« Il faut apprendre à faire société avec le délinquant », Entretien d'A. Cugno dans la Croix du 28 septembre

Propos recueillis par Marie Boëton, parus dans l'édition du 28 septembre 2012
La Croix: Le recours systématique à la prison est aujourd’hui questionné. Or, par le passé, l’incarcération a toujours été centrale dans la lutte contre la délinquance. Quel est le sens de cette peine ?
Alain Cugno : Il faut attendre la Révolution française pour que la prison devienne centrale dans la panoplie des sanctions. Sous l’Ancien Régime, on recourait surtout aux châtiments corporels, à l’exil ou à la peine de mort. Il est d’ailleurs intéressant de replacer la prison dans l’échelle des peines. Pendant longtemps, les sanctions ont été pensées et définies par rapport à la peine de mort qui, par définition, n’était prononcée que dans des cas exceptionnels.

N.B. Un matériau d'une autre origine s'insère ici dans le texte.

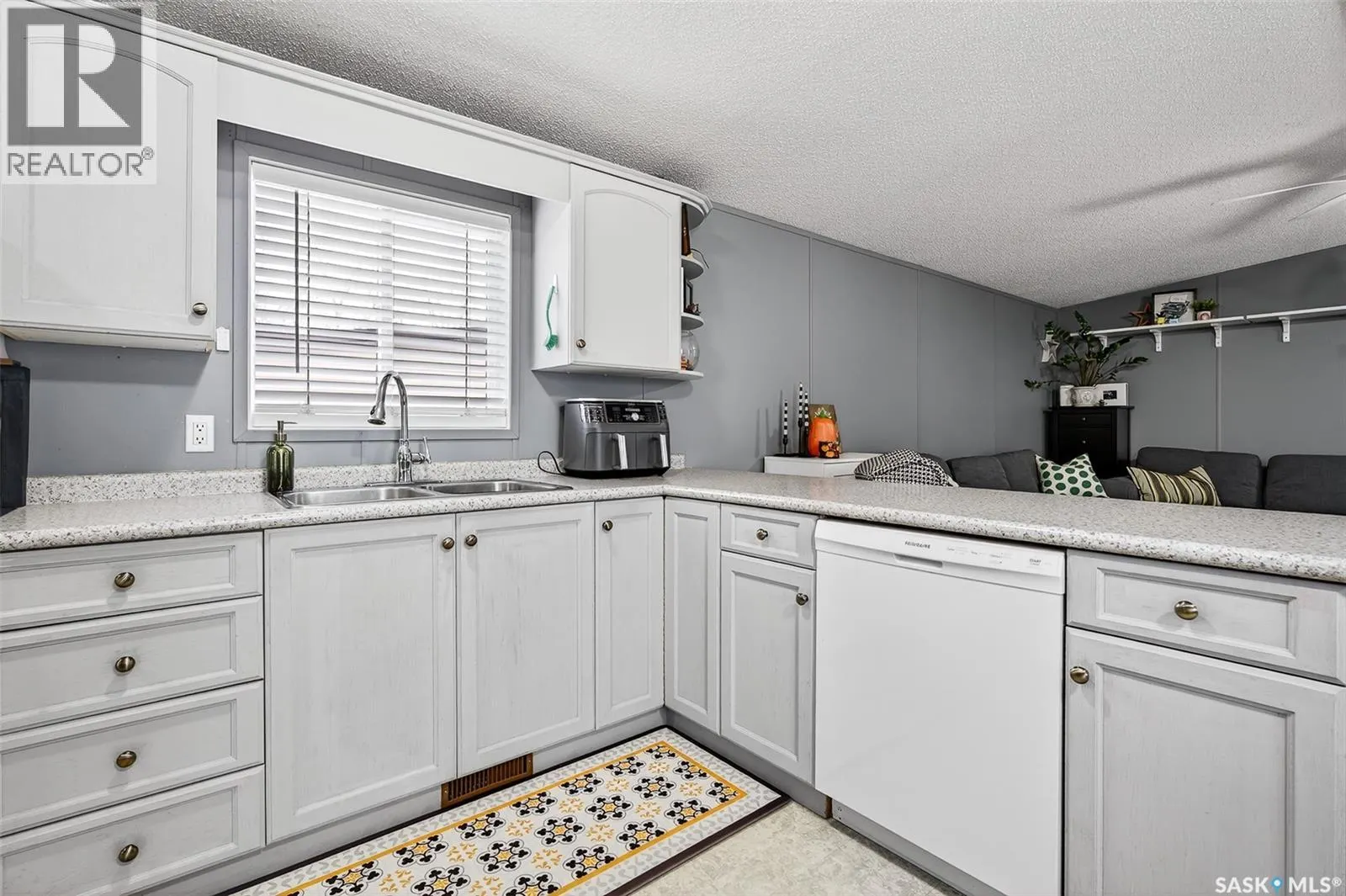 F5 1295 9th AVENUE NE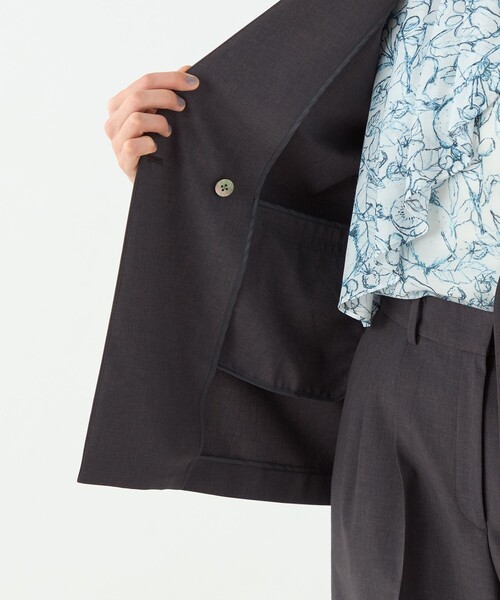 TOMORROWLAND collection（トゥモローランドコレクション）の「エクストラファインポリエステルトロピカル Vカラージャケット（ノーカラージャケット・レディース・ブラウン/チャコールグレー・34/36）」の7枚目の写真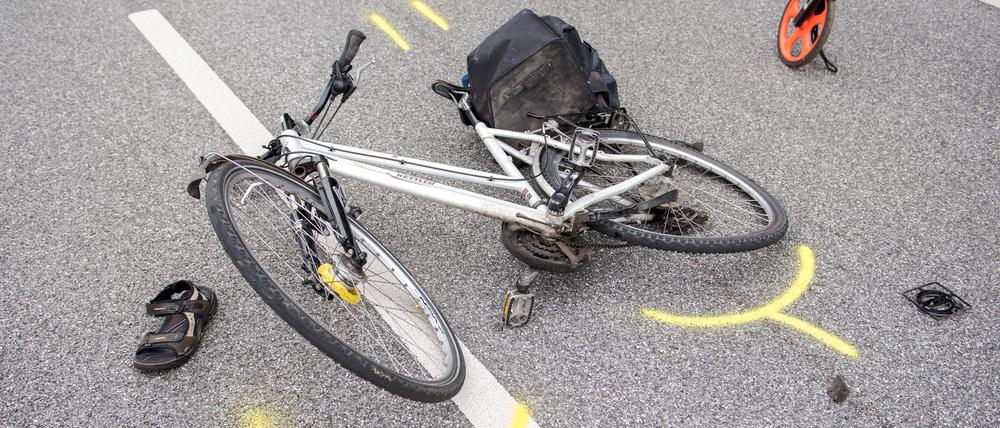 Nach einem Unfall liegt ein Fahrrad auf der Fahrbahn. (Symbolbild)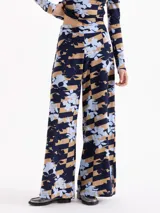 Pantalon de corte recto y tiro medio con diseño de estampado floral sobre un fondo de rayas horizontales en tonos azul marino y beige.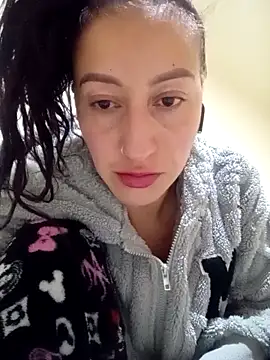 Snapshot of Oriana111 chatting on February 22, 1:53 pm Oriana111 online show from February 22, 1:53 pm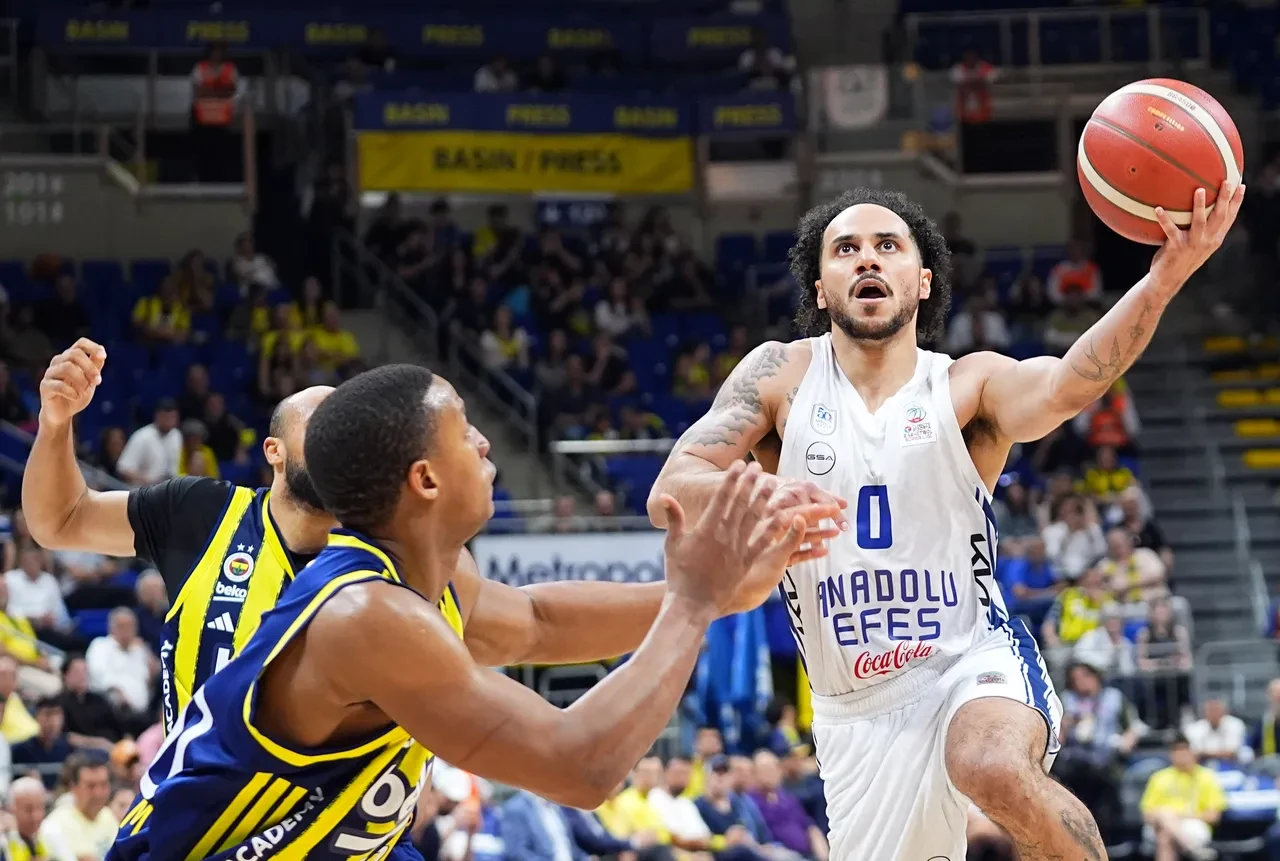 Fenerbahçe Beko Anadolu Efes maç skoru kaç kaç?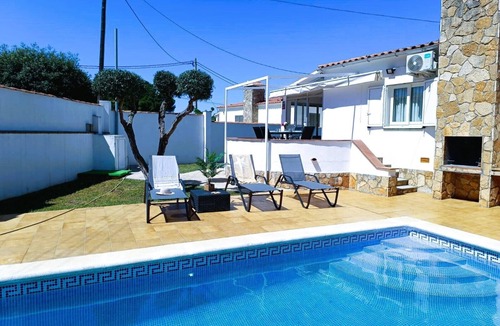 L'Escala House | VILLA AVET *Private Pool* Large Terrace,Free AirAcon,Wifi,Sheets/Towels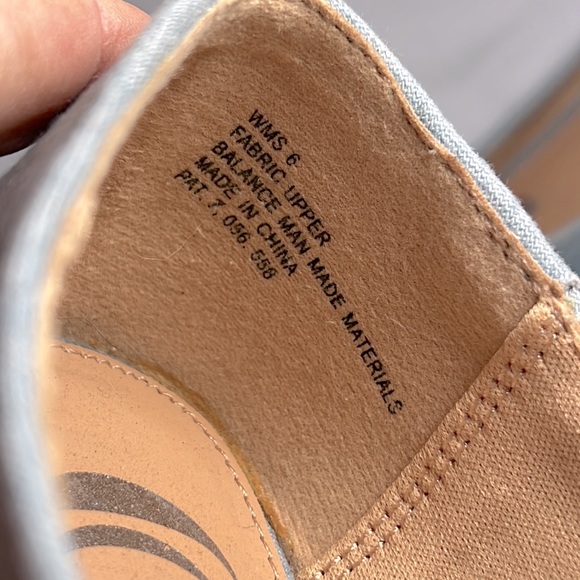 CHARMING CHARLIE. PEACE OUT, WOMENS SHOES SIZE 6. - Picture 7 of 7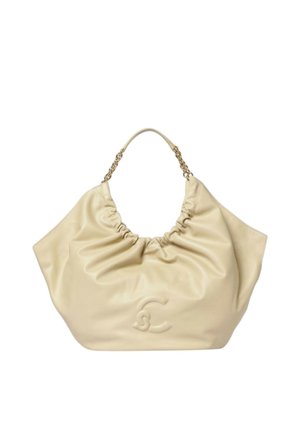 Borsa morbida in pelle beige con parte superiore arricciata, tracolla singola in catena e pelle, e logo inciso intrecciato "SC" al centro frontale.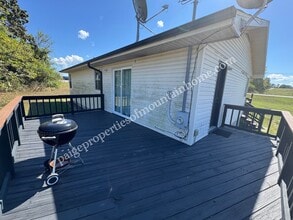 6093 Hwy 62 W in Gassville, AR - Building Photo - Building Photo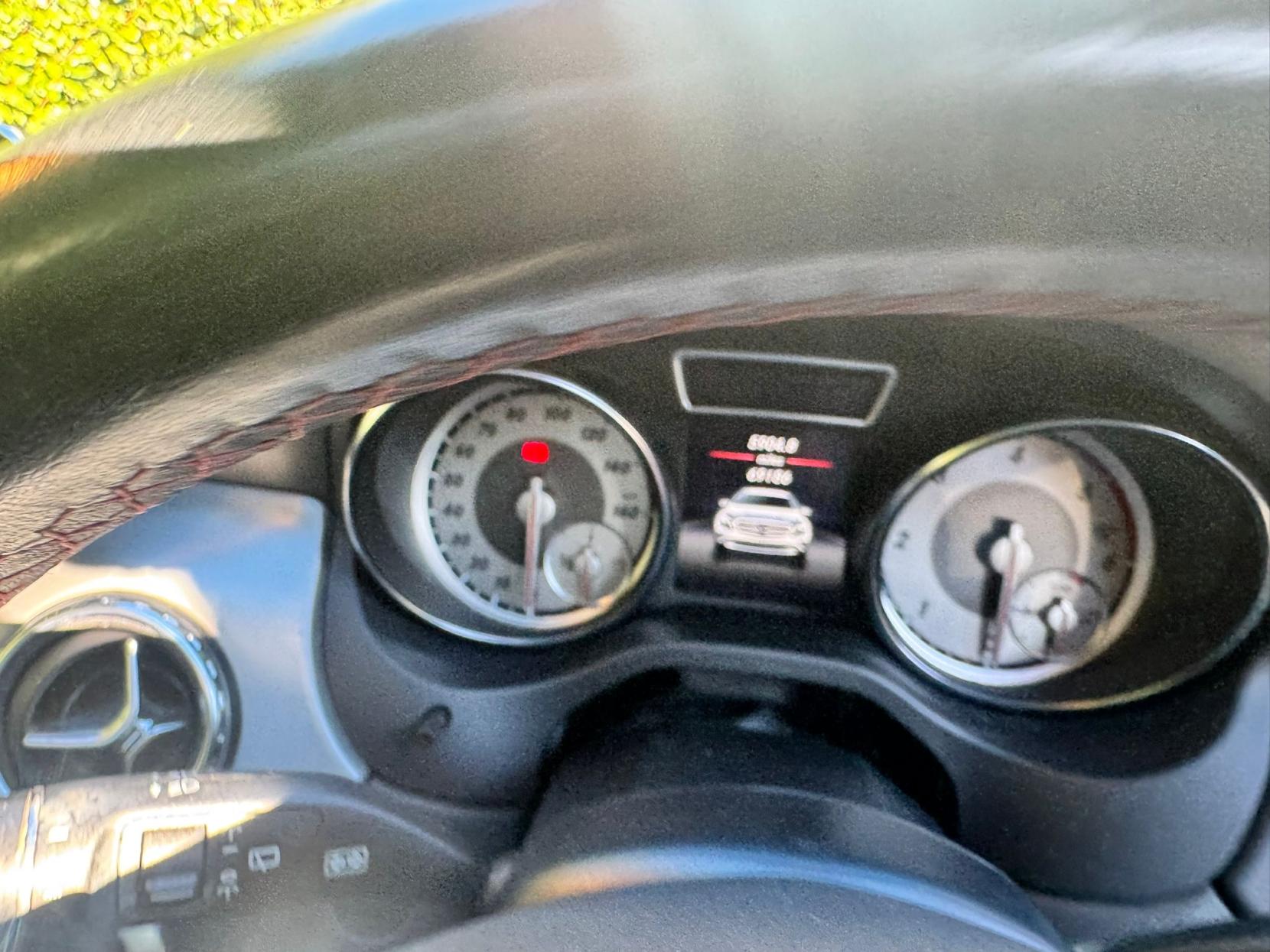 Mercedes-Benz GLA 2.1 GLA220d AMG Line (Premium Plus) SUV 5dr Diesel 7G-DCT 4MATIC Euro 6 (s/s) (177 ps)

Lorsqu’elle a été abolie, en 1981, on aurait pu s’attendre à une remise à plat de l’ensemble des sanctions. Si tel avait été le cas, la prison serait devenue à son tour la peine suprême, celle qu’on ne prononce que dans les cas les plus graves. Il n’en a rien été. Nous sommes restés dans un entre-deux étrange : la prison est à la fois la sanction la plus lourde et, en même temps, celle qui demeure la peine de référence, y compris pour des petits délits.
Depuis une quinzaine d’années, toutefois, le recours systématique à l’incarcération est de plus en plus critiqué, tout comme les conditions de détention parfois indignes imposées aux condamnés. Comment expliquer cette évolution ?
Les conditions de détention ne sont plus dans l’angle mort de nos sociétés. Désormais, on connaît tout, et surtout on veut répondre de tout, y compris des conditions de détention. C’est ce qui explique, à mon avis, la demande croissante d’humanisation des prisons.

Qu’on ne s’y trompe pas toutefois, la société reste très ambivalente vis-à-vis des détenus. Elle n’est prête à les prendre en considération que si elle les perçoit, eux aussi, comme des victimes. Dès qu’elle croit que les détenus coulent des jours paisibles en cellule quand d’autres souffrent à l’extérieur, la loi d’airain théorisée par Robert Badinter joue : la société refuse qu’un détenu puisse avoir des conditions de vie plus enviables que celles des plus défavorisés.
Le gouvernement planche actuellement sur une peine dite de « probation » qui prévoit de ne plus envoyer les auteurs de délit en prison et de leur imposer plutôt toute une série de contraintes en milieu ouvert. Qu’en pensez-vous ?
J’y suis tout à fait favorable. Je suis de ceux qui pensent, au fond, qu’il faut prévoir une peine spécifique pour les délits et ne plus recourir à l’incarcération qu’en cas de crimes (viol, homicide, certains crimes financiers). Aujourd’hui, en envoyant délinquants et criminels dans les mêmes cellules, on brouille les repères en mettant au même plan tous les types d’infraction à la loi. Or une incivilité n’est pas un petit crime et un crime n’est pas une énorme incivilité !
En quoi le fait d’exécuter une peine en dehors de la prison opère-t-il un changement profond dans le traitement de la délinquance ?
C’est un complet changement d’approche ! Neutraliser un condamné en l’enfermant pendant plusieurs années ne peut que le désocialiser. Or, l’enjeu devrait précisément être de l’amener à comprendre en quoi le respect de la loi est la condition sine qua non du maintien du lien social entre nous.

Il faut apprendre à faire société avec le délinquant, pas l’en bannir en l’envoyant en prison. Il faut une peine, il faut lui imposer un certain nombre de contraintes, mais au sein de la collectivité pour nous ancrer dans un avenir commun, quand la prison, elle, l’enferme dans le passé. C’est parmi nous qu’il peut, je crois, trouver les moyens de se réinventer, et nous avec lui.
Limiter la prison aux seuls criminels ne risque-t-il pas de paraître laxiste aux yeux de nombre de Français ?
Cela divisera sans doute la société française. C’est au législateur, lui à qui on confie le soin d’exprimer la volonté générale, d’aller de l’avant et d’apprendre aux citoyens ce qu’ils veulent quand ils ne le savent pas encore. L’abolition de la peine de mort en est sans doute le meilleur exemple. Les Français étaient majoritairement contre cette réforme d’ampleur lorsqu’elle a été adoptée. Badinter a forcé le destin et aujourd’hui plus personne de sérieux n’entend revenir sur cet acquis.